Setibanya di kamar, Wulan langsung menduduki kursi belajar. Dengan gerakan hafal, ia membuka kain penutup tape, menyalakannya, dan memutar frekuensi radio hingga menemukan saluran favoritnya. Ponselnya sudah menunggu di tangan, seolah menjadi bagian dari ritual sore yang tak boleh diabaikan.
Ia adalah pendengar radio setia di Kota Ruteng. Setiap pukul tiga sore dan tujuh malam, Wulan tidak pernah absen mengirim salam untuk sahabat dan teman-teman sekolahnya, selalu pesan yang sama, untuk orang yang sama, ditemani lagu yang menyesuaikan mood.
Namun sore ini berbeda. Jemarinya menari gugup di layar ponsel, mengirim salam untuk seseorang yang tak pernah ia sebut namanya. Seseorang yang akhir-akhir ini terlalu sering muncul di kepalanya.

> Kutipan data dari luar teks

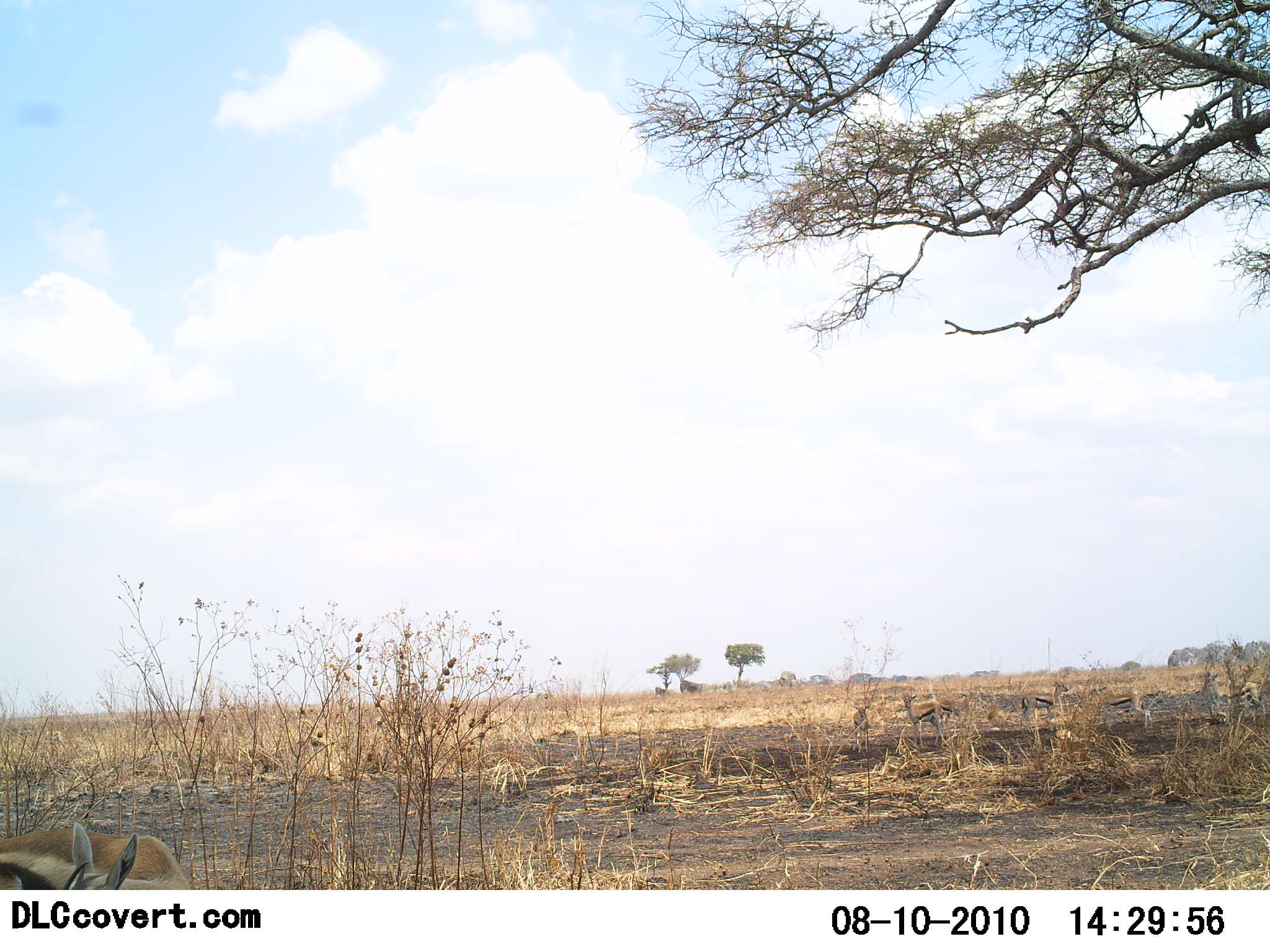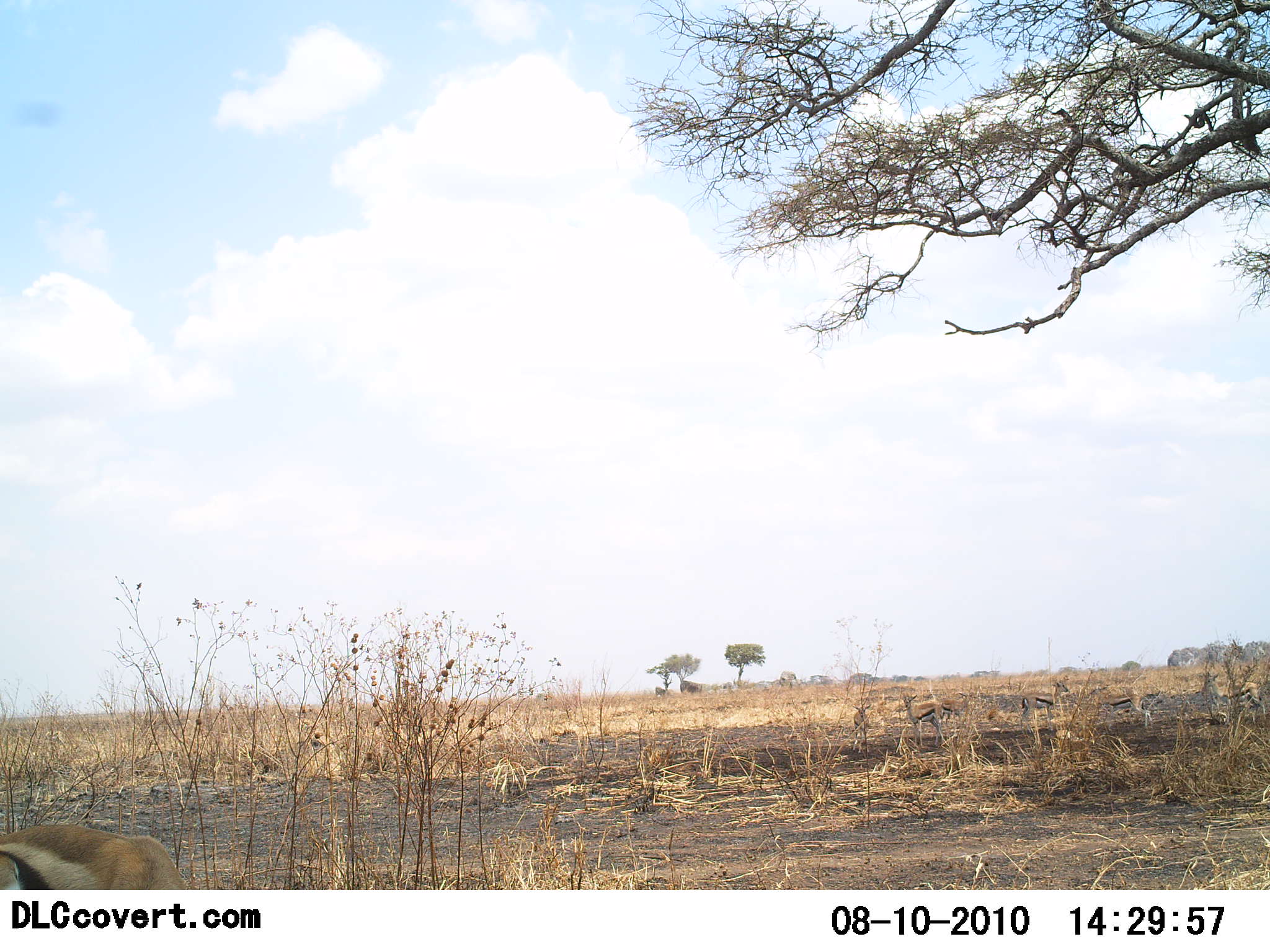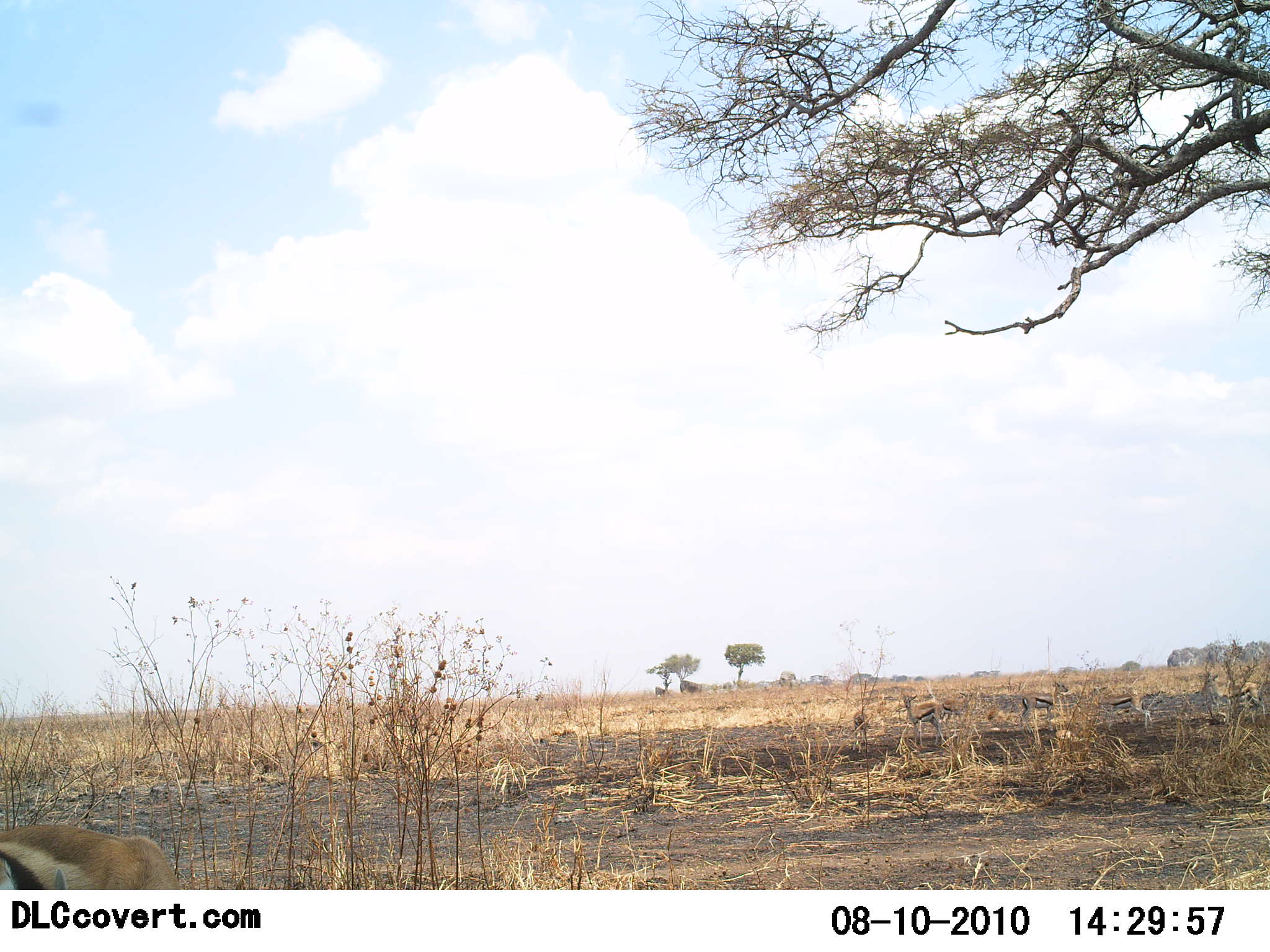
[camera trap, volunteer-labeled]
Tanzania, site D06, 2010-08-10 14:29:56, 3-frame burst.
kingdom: Animalia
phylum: Chordata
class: Mammalia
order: Artiodactyla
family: Bovidae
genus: Eudorcas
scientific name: Eudorcas thomsonii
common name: thomson's gazelle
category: gazellethomsons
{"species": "gazellethomsons (thomson's gazelle) (Eudorcas thomsonii)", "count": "1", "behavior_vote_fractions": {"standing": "58%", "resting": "17%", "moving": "0%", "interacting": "0%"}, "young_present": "0%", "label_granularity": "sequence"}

“Wah… sepertinya Wulan sedang jatuh cinta. Sama siapa, tuh?” goda penyiar radio setelah membaca pesannya.
Wulan buru-buru menutup wajah dengan tangan, pipinya panas. Ia meminta lagu Keane Somewhere Only We Know, lagu kesayangannya terlalu manis untuk diputar tanpa alasan.
“Kamu sudah gila, ya? Senyum-senyum sendiri begitu?”
Wulan terlonjak. Ia sama sekali tidak sadar Bia berdiri di ambang pintu, membawa piring kaca berisi kue lemet hangat, parutan singkong dan kelapa yang harum gula merah.
“Kamu baru pulang? Ada kelas tambahan?” tanya Bia, menyerahkan piring itu.
“Tidak. Tadi aku ke perpustakaan kota,” jawab Wulan, menerima kue. Bia memang selalu membagi apa pun yang dimasak ibunya.
“untuk apa ke sana?”
“Aku harus kerja tugas sastra. Oh iya, kau harus tahu… Naka satu kelas denganku. Dan…” Wulan menelan ludah. “Dan dia teman sebangku.”